A avó queria conhecer o neto e aceitou o convite para ser sua madrinha. Terminada a solenidade do batismo, cochichou no ouvido do filho: “não sou avó. A concepção desse menino ocorreu em algum feriado sexual e sinto-me apenas madrinha de meia-tigela. Você não é pai e o único meio de tirar qualquer dúvida é o teste de DNA”. Uma pulga ficou atrás da orelha.
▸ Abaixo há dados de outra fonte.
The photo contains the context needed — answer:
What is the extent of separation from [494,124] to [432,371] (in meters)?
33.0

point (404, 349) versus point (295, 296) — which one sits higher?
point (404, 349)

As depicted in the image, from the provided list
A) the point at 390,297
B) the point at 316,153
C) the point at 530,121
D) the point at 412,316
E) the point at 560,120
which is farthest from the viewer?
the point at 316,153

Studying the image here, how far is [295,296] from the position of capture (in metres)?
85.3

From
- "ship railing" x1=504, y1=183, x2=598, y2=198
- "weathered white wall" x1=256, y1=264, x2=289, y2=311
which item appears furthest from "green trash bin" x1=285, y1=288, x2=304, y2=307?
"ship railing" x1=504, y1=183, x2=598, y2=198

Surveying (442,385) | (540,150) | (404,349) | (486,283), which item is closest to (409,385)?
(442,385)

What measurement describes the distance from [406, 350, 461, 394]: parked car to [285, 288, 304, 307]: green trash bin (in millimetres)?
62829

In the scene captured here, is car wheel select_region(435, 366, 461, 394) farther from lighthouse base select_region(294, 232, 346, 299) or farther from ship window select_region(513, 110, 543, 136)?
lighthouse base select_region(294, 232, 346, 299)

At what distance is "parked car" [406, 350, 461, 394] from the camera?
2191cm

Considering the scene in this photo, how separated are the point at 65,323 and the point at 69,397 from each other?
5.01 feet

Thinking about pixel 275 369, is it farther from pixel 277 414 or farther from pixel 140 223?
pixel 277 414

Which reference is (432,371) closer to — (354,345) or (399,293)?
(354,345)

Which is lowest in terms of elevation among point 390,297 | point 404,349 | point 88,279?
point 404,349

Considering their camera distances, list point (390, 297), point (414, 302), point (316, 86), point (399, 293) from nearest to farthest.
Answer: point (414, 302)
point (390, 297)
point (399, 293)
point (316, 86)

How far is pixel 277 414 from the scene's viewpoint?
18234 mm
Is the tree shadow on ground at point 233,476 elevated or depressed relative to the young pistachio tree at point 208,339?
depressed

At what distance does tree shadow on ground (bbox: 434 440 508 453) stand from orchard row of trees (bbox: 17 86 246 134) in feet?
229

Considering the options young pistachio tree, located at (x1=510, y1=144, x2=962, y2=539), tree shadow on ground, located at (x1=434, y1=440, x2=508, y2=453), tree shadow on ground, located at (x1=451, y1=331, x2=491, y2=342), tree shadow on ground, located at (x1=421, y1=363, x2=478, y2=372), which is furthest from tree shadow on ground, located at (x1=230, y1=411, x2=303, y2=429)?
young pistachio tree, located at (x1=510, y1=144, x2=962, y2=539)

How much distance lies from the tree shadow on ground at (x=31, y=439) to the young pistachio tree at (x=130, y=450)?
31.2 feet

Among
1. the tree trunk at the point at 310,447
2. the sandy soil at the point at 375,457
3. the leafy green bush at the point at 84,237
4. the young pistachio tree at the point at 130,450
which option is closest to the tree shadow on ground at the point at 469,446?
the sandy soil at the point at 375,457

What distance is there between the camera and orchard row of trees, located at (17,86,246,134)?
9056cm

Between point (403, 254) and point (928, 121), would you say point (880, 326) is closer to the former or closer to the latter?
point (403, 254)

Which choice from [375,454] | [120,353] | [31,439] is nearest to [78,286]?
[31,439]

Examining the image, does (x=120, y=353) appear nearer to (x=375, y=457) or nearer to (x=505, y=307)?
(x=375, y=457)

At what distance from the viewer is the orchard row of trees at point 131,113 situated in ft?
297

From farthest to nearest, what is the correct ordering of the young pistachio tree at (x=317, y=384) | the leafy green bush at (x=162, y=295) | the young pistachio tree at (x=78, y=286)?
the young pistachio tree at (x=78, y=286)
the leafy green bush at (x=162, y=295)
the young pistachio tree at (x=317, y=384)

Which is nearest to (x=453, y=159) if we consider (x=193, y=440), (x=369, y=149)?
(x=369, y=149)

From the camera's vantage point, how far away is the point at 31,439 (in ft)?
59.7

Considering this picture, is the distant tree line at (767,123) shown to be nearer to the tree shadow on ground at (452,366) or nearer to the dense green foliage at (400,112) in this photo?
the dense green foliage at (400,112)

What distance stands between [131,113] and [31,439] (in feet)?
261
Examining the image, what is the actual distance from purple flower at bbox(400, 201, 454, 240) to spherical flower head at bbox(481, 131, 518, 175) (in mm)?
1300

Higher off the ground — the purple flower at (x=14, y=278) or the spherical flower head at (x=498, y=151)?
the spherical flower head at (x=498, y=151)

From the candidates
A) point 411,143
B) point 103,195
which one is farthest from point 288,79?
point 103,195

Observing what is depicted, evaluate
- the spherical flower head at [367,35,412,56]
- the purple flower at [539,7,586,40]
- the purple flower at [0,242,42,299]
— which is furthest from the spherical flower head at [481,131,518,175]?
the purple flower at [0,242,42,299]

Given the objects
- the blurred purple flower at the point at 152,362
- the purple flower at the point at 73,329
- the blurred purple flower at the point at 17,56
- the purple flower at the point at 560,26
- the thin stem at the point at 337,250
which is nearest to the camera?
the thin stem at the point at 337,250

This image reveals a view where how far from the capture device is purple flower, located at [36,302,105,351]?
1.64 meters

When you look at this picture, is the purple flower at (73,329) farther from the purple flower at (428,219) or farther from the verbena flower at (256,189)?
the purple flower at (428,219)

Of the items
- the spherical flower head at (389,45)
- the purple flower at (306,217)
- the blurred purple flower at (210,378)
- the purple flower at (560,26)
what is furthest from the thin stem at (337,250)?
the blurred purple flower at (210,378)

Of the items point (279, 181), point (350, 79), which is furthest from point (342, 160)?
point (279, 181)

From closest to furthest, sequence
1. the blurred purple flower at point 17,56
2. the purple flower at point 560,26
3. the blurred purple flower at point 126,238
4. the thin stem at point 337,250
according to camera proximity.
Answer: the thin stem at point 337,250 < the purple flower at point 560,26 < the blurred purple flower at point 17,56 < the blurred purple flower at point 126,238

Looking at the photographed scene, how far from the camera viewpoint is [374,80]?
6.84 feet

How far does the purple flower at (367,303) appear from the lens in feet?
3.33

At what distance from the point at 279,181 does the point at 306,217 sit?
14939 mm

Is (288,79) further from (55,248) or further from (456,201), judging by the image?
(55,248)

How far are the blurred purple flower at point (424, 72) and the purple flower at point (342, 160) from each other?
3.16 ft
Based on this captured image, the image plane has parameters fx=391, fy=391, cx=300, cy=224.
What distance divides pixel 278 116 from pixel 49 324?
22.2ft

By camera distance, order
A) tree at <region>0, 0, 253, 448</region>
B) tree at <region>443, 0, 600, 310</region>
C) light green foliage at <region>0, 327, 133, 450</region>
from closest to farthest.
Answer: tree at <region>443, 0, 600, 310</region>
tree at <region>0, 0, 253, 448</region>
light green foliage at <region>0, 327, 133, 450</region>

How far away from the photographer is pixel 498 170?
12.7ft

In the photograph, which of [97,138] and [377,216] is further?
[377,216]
Independente da presença de traços comuns aos dois, o pai estava preparado para oferecer-lhe carinho, afeto, equilíbrio, conforto, proteção, segurança e boa escola. De antena ligada, quanto mais procurava sua presença no filho, mais sentia-se ausente.
Nos últimos anos, assistimos a um enriquecimento importante no arsenal dos meios para demonstração real de paternidade biológica. Entretanto, uma resma de desafios, relacionados aos laços sentimentais, apresenta difícil solução. Dispondo do resultado do teste de DNA, maneira precisa para determinar se duas pessoas possuem vínculos eternos desde a fertilização, a mãe exige e Ivan peticiona, em juízo, dissolução de sua união matrimonial com Marcela, devido a adultério, e anulação da certidão de registro de Matheus.
Não há veneno tão mortal para o fim de um relacionamento como a traição. A separação brusca obrigou os pais não viverem sob o mesmo teto. O filho de seis anos ficou na companhia da mãe e de um padrasto a cada semana. A criança não era seu interesse central e no ambiente hostil em que moravam, ocorriam cenas de sexo, manifestações desonrosas, imorais, agressivas, violentas e o menor vivia como menino de rua mesmo dentro de casa. O trauma trouxe-lhe regressões e passou a sonhar com monstros, urinar na cama, roer unhas, apresentar crises de birra, problemas disciplinares na escola e retraimento social. Para escapar da mãe, de seus amantes, da insalubridade psíquica e dos conflitos, foge de casa, vai vaguear pelas ruas e dormir nos bancos da praça. Certo dia, antes do amanhecer completo, acordou assustado, com o pai a seu lado. Estava sozinho em sua solidão, sujo, com medo, frio e fome. No pesadelo, pressentiu um jeito de mudar seu caminho e apressado, foi procurar o pai. Ia bater na porta e quando ele surgisse “sorriria, abraçaria suas pernas como fazia antes, beijaria seu rosto e dizia-lhe, sou seu filho, só tenho você e estou sentindo demais sua falta”. Quando a porta se abriu, Matheus indagou:
– Minha avó! Cadê meu pai?
– Moleque desgraçado. Aqui você não tem avó nem pai. Olhou-o desdenhosamente de cima para baixo e bateu a porta.
Humilhado e fragilizado, sentiu o golpe com profundidade e, sem nenhum poder sobre a situação e nem maturidade para transformar o modo de pensar e agir, de forma a evitar os efeitos negativos do estresse, retraiu-se, chorou copiosamente, e num piscar de olhos, correu em desespero, mas, ao atravessar a rua foi atropelado.
O laudo sobre o sinistro não esclareceu se houve acidente ou suicídio. A verdade está sob a terra.
Aracaju, 19 de Novembro de 2019
Obs: O autor é médico e membro da Academia Itabaianense de Letras.